BTB en ABVV-Metaal willen een andere en betere loonwet, een wet op maat van de werknemers.
Voor ABVV-Metaal en BTB is het duidelijk. Onze arbeiders moeten krijgen waar ze recht op hebben. Daarom zijn we tevreden over de verhoogde minimumlonen. Daarom is het goed dat we SWT en landingsbanen hebben kunnen vrijwaren. Daarom moet de loonwet veranderen om weer vrije onderhandelingen mogelijk te maken en daarom hebben we onze stem luid laten horen in Brussel op 24 september.
Betere minimumlonen
Na dertien jaar stilstand gaan de minimumlonen eindelijk omhoog. Dankzij het akkoord dat we voor de vakantie ondertekenden. Daar mogen we best trots op zijn.
Het minimumloon bedraagt vandaag 1.625,72 euro. Met vermoedelijke indexeringen en de verhoging in dit akkoord voorzien, zal het minimumloon in 2026 op 1.913,52 euro komen. Voor iemand die weinig verdient, maakt dat een wereld van verschil!
In totaal zien 140.000 werknemers hun maandelijks inkomen verhoogd. Want ook werknemers die net iets meer verdienen dan het strikte minimum hebben hier baat bij. Wie bruto minder dan 2.611 euro verdient, zal via het mechanisme van de sociale en fiscale bonus ook meer verdienen.
Deze pluim mogen we op onze syndicale pet steken. Zonder onze Fight for €14-acties was dit niet gelukt.
SWT en landingsbanen bestendigd
Dankzij hetzelfde akkoord kunnen de sectoren hun cao’s over SWT (brugpensioen) en landingsbanen met twee jaar verlengen.
De loonnormwet legt de loonnorm vast op een schamele 0,4 procent
Daardoor blijft het mogelijk om op 62 jaar (en soms op 60 of 58 jaar) te stoppen met werken. Ook het regime van de zogenaamde landingsbanen wordt verlengd, en zelfs wat verbeterd. De sectoren kunnen nu akkoorden sluiten om het vanaf 55 jaar iets rustiger aan te gaan doen, en 4/5 of zelfs halftijds te gaan werken.

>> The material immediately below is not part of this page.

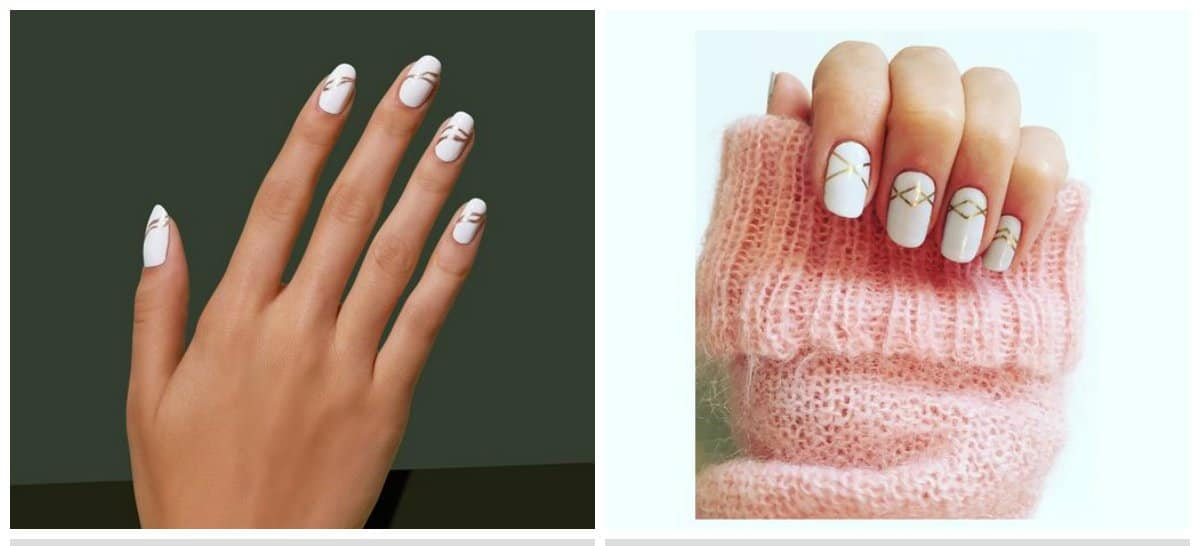 white nail art, white nails with stripes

Geen interprofessioneel akkoord dit keer
Het was niet mogelijk om een ernstig interprofessioneel akkoord af te sluiten. Want hoe kan er sprake zijn van een ‘akkoord’, als er geen onderhandelingsruimte is voor een van de gesprekspartners? We moesten het dan ook doen met de loonwet van ’96. Die wet voorziet een dwingende loonnorm. Anders gezegd: je hangt gedurende twee jaar vast aan een maximale loonstijging. Die wet legt de loonnorm vast op een schamele 0,4 procent. Een belachelijk laag percentage. Zeker als we weten dat bepaalde bedrijven tijdens de coronapandemie meer dan goed hebben geboerd. De werkgevers hielden halsstarrig vast aan die dwingende norm. Dat konden we uiteraard niet aanvaarden.
Never again
Het is duidelijk: de loonwet deugt niet. Maar we willen natuurlijk ons indexsysteem, in dezelfde wet vastgelegd, behouden. Handen af van de index wat ons betreft!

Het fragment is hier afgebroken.